Given information:
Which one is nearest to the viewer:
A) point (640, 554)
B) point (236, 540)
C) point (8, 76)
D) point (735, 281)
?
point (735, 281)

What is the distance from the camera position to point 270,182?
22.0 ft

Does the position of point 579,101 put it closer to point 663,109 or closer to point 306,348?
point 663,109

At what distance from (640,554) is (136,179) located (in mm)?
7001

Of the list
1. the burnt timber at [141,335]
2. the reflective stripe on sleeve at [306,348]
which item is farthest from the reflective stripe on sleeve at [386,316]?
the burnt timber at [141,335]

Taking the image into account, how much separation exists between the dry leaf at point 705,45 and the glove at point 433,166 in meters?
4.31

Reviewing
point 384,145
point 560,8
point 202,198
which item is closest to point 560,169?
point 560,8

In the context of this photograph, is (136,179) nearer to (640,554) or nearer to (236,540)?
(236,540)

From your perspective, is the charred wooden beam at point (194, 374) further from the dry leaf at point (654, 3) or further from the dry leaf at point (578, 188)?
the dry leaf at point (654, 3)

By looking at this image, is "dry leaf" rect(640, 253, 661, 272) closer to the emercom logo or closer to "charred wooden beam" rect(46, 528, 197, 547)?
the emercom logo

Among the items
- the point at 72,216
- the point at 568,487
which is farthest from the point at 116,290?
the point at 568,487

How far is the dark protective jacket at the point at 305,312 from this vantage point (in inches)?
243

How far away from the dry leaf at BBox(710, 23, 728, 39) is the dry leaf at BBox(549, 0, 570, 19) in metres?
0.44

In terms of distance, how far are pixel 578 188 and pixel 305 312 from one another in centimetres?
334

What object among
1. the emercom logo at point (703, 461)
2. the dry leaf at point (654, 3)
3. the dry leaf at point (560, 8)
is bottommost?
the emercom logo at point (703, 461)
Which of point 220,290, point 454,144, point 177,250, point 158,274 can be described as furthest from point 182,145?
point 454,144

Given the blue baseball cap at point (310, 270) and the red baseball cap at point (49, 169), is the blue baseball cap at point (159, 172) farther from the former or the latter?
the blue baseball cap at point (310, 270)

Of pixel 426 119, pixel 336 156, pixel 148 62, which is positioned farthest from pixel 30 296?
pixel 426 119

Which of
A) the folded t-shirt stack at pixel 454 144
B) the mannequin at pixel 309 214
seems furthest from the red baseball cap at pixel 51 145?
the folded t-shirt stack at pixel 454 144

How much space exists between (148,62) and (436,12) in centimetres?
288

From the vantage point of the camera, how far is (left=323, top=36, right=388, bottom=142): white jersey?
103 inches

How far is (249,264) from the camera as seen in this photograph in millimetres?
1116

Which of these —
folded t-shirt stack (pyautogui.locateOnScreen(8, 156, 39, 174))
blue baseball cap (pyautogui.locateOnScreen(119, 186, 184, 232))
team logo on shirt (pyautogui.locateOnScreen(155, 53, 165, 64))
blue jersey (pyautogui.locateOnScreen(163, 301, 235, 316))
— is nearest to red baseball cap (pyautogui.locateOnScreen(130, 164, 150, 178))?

What this task involves: Write out only what runs from the line holding "How much space" through the last line of the records, exactly as shown.

The reply:
How much space exists between (148,62) and (436,12) in centimetres?
288

From the vantage point of the camera, how far is (left=323, top=36, right=388, bottom=142): white jersey?
103 inches

How far is (249,264) from the camera as seen in this photograph in millimetres?
1116

Which of these —
folded t-shirt stack (pyautogui.locateOnScreen(8, 156, 39, 174))
blue baseball cap (pyautogui.locateOnScreen(119, 186, 184, 232))
team logo on shirt (pyautogui.locateOnScreen(155, 53, 165, 64))
blue jersey (pyautogui.locateOnScreen(163, 301, 235, 316))
— is nearest to red baseball cap (pyautogui.locateOnScreen(130, 164, 150, 178))?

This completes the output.